Urt. v. 27.06.2024 – C-284/23
Der Europäische Gerichtshof (EuGH) und das Arbeitsgericht (ArbG) Mainz stellten fest, dass eine zweiwöchige Frist für die verspätete Klageeinreichung für schwangere Arbeitnehmerinnen, die erst nach Ablauf der Kündigungsfrist von ihrer Schwangerschaft erfahren, möglicherweise zu kurz ist.
Der Fall: Unerkannte Schwangerschaft und Kündigung
Eine Arbeitnehmerin wurde während ihrer Probezeit gekündigt und erfuhr erst nach Ablauf der Klagefrist von ihrer Schwangerschaft. Obwohl sie die Frist für eine Kündigungsschutzklage versäumt hatte, stellte sich die Frage, ob die europäische Mutterschutz-Richtlinie eine längere Frist erfordert. Das Arbeitsgericht Mainz legte diese Frage dem EuGH vor (ArbG Mainz, Beschluss vom 24.04.2023, 4 Ca 1424/22).
Die bisherige Rechtslage
Nach § 17 Abs. 1 MuSchG (Mutterschutzgesetz) ist die Kündigung einer schwangeren Arbeitnehmerin grundsätzlich unwirksam. Dennoch muss innerhalb von 3 Wochen eine Kündigungsschutzklage eingereicht werden. Wird die Klagefrist von drei Wochen nach Zugang der Kündigung (§ 4 KSchG) versäumt, kann immer noch eine nachträgliche Zulassung innerhalb von zwei Wochen nach Kenntnis der Schwangerschaft beantragt werden (§ 5 KSchG).

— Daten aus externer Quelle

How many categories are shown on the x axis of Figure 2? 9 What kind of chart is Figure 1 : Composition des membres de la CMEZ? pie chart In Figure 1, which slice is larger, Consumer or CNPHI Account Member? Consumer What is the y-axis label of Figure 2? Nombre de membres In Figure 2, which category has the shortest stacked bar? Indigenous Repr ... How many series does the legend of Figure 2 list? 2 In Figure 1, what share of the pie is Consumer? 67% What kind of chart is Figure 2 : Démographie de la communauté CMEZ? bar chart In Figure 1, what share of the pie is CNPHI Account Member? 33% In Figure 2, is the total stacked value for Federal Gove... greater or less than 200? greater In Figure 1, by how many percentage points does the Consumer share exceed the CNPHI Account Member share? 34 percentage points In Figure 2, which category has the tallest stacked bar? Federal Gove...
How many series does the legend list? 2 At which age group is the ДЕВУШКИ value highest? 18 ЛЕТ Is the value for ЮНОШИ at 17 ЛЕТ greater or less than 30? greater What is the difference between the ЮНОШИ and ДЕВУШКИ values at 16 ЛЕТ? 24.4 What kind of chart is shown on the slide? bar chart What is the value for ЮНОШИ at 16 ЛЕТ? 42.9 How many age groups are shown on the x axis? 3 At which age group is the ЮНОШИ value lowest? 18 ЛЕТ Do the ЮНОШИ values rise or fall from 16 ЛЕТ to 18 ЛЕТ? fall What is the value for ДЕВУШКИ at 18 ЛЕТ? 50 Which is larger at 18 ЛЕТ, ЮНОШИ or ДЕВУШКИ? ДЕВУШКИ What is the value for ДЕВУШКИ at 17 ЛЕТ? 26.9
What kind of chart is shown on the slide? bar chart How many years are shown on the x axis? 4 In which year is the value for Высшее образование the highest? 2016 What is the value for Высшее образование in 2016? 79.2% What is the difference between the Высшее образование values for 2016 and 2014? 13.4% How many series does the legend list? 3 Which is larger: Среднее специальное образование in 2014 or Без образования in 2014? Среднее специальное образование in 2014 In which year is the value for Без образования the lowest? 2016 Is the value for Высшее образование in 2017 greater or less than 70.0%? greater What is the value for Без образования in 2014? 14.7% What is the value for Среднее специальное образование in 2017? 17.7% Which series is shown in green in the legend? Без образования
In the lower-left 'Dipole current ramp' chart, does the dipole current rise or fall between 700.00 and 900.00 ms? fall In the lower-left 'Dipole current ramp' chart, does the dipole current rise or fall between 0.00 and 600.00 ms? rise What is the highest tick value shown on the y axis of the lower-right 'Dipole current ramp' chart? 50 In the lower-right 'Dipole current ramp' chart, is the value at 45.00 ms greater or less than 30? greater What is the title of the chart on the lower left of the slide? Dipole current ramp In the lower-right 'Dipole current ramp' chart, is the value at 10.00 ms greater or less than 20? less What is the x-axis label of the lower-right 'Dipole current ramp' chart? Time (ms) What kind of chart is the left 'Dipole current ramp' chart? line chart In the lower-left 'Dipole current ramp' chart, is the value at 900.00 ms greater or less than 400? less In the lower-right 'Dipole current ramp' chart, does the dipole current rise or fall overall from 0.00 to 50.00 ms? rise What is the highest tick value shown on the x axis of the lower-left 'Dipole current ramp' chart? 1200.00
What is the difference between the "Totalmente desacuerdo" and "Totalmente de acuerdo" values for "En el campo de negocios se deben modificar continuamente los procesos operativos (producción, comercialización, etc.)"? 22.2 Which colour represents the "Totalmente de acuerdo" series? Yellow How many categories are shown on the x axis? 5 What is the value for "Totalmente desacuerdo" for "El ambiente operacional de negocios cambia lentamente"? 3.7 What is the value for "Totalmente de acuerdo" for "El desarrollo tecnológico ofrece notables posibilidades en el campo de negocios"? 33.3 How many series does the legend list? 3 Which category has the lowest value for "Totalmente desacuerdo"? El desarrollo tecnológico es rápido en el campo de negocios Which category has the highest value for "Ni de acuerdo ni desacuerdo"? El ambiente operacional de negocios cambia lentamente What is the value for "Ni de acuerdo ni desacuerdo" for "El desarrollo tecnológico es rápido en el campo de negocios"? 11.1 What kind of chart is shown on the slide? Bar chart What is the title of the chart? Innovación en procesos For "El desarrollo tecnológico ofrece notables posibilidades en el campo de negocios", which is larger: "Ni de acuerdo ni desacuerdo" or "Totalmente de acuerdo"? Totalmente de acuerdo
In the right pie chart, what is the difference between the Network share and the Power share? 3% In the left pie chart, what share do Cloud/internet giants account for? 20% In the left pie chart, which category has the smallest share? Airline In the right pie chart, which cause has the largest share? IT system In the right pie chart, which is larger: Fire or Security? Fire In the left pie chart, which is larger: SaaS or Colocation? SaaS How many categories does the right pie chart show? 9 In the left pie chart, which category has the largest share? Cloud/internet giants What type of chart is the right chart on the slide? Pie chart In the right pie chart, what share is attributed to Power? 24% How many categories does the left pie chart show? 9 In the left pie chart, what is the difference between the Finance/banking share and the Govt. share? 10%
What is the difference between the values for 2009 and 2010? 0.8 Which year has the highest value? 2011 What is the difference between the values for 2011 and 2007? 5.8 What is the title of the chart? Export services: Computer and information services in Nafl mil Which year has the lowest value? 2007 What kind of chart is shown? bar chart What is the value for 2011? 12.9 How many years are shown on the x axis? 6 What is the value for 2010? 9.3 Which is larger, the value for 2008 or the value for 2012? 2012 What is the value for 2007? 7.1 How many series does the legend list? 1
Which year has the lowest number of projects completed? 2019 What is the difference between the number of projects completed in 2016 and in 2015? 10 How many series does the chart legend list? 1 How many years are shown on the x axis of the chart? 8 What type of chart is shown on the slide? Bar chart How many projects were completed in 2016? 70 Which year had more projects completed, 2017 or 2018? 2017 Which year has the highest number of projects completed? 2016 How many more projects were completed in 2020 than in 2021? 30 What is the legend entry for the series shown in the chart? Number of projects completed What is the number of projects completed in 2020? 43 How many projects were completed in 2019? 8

Die Entscheidung des EuGH: Zweiwochenfrist im Visier
Reicht diese Frist aus? Der EuGH hat zugunsten der schwangeren Arbeitnehmerin entschieden: Die Zwei-Wochen-Frist sei nicht ausreichend, wenn sie die effektive Durchsetzung der Rechte der Schwangeren behindert. Insbesondere am Anfang einer Schwangerschaft, wenn die Umstände unklar sind, könnte die Frist zu kurz sein, um die Rechte angemessen wahrzunehmen.
Die praktischen Auswirkungen
Gleichwohl der Fall selten vorkommt, könnte in solchen Fällen die Frist zur Klageerhebung verlängert werden, um den Schutz der Schwangeren zu gewährleisten. Das Arbeitsgericht wird dann immer im Einzelfall prüfen müssen, ob die bisherige Frist von zwei Wochen ausreicht oder zu kurz ist.
Fazit: Stärkung des Mutterschutzes
Der EuGH betont die Wichtigkeit eines effektiven Rechtsschutzes für schwangere Frauen und stellt die bisherigen Fristenregelungen infrage. Arbeitgebern droht das Risiko, dass Kündigungen im Nachhinein unwirksam werden könnten, wenn sich herausstellt, dass eine schwangere Mitarbeiterin die Fristen versäumt hat. Ein proaktiver Umgang mit der Situation könnte dazu beitragen, rechtliche Konflikte zu vermeiden.